I can tell you that I was pushed into those decisions by the partner I had at the time. I can tell you about the psychological abuse. But that doesn’t change the fact that I made that choice, and I carry it with me.
It’s a horrific choice, no matter which side of it you stand on.
Some people will call me a monster.
Sometimes, I call myself one too.
My body feels like a graveyard.
I mourn my babies as though they were both miscarried, because the truth is… I didn’t want to lose either of them.
And still, the clinic I went to for the abortion was the same place I went when I miscarried and needed care—because my experience at the hospital had been so cold, so frightening, that I was afraid to go back.
Those women were the only medical professionals who showed me any kind of empathy in the middle of that nightmare.
I’m not writing this to argue for or against the choice.
I can’t imagine ever wanting to be in that position again.
But I also refuse to judge anyone who finds themselves there.
Because the truth is, it’s hard on both sides of that decision—and I think that’s the part people don’t talk about enough.
The Fear of Being Unforgivable
The real reason I’m sharing this is because I’m a follower of Christ.
And that made everything after even heavier.
I was terrified.
I wondered if God would punish me for what I had done.
If He would distance Himself from me.
If I had somehow disqualified myself from His love.
I wondered if the miscarriage was because of my first decision… or because I was going to make the same one again.
I wondered if I had turned my body into something unforgivable.
If I had become something unforgivable.
Where Grace Found Me
But the moment I reached for Him, He was there.
Not hesitant.
Not distant.
Not condemning.
Just… there.
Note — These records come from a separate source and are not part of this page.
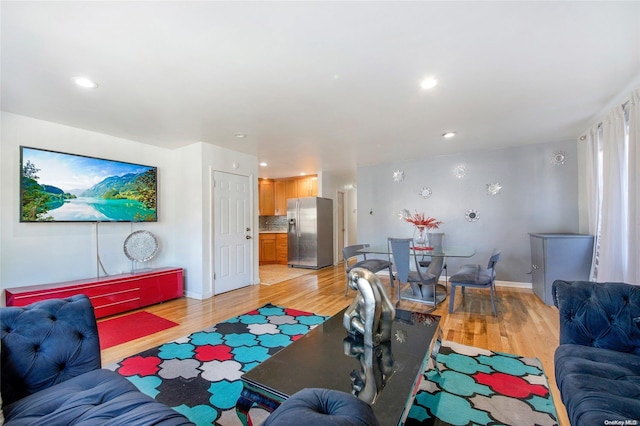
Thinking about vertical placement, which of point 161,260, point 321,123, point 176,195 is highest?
point 321,123

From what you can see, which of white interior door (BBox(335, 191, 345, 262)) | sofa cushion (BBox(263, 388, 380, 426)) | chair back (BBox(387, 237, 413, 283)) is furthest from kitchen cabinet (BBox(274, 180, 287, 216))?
sofa cushion (BBox(263, 388, 380, 426))

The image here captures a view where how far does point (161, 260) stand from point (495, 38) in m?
4.70

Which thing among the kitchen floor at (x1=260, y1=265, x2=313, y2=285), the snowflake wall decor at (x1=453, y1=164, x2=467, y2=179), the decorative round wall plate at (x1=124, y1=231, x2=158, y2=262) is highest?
the snowflake wall decor at (x1=453, y1=164, x2=467, y2=179)

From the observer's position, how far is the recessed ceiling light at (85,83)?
7.22ft

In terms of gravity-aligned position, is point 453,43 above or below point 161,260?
above

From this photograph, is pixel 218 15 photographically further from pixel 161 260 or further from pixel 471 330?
pixel 161 260

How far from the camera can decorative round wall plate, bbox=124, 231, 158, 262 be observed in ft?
12.1

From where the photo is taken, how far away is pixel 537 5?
4.91 feet

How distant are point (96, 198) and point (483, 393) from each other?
4.44 metres

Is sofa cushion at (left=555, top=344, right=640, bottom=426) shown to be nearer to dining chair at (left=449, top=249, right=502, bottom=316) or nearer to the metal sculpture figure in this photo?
the metal sculpture figure

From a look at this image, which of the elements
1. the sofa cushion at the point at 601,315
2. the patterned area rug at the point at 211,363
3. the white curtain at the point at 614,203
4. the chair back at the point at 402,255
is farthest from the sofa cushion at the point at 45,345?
the white curtain at the point at 614,203

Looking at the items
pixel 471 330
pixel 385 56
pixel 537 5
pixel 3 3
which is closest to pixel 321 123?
pixel 385 56

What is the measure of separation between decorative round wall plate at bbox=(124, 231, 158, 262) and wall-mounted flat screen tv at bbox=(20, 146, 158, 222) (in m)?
0.24

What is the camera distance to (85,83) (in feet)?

With open arms.
And in that place, my fears began to unravel.
I was met with love.
With protection.
With a kind of grace I didn’t think I was allowed to receive anymore.
Take that however you want—but to me, that felt like forgiveness.
It felt like being reminded that I am still His.
Still loved.
Still held.
Even now.
Holding Space for What We Don’t Understand
I don’t know what the “right” answer is in this conversation.
But I do know this:
It’s not fair to judge someone for a decision like this if you’re not willing to sit with them in the weight of it… and hold space for their humanity while they carry it.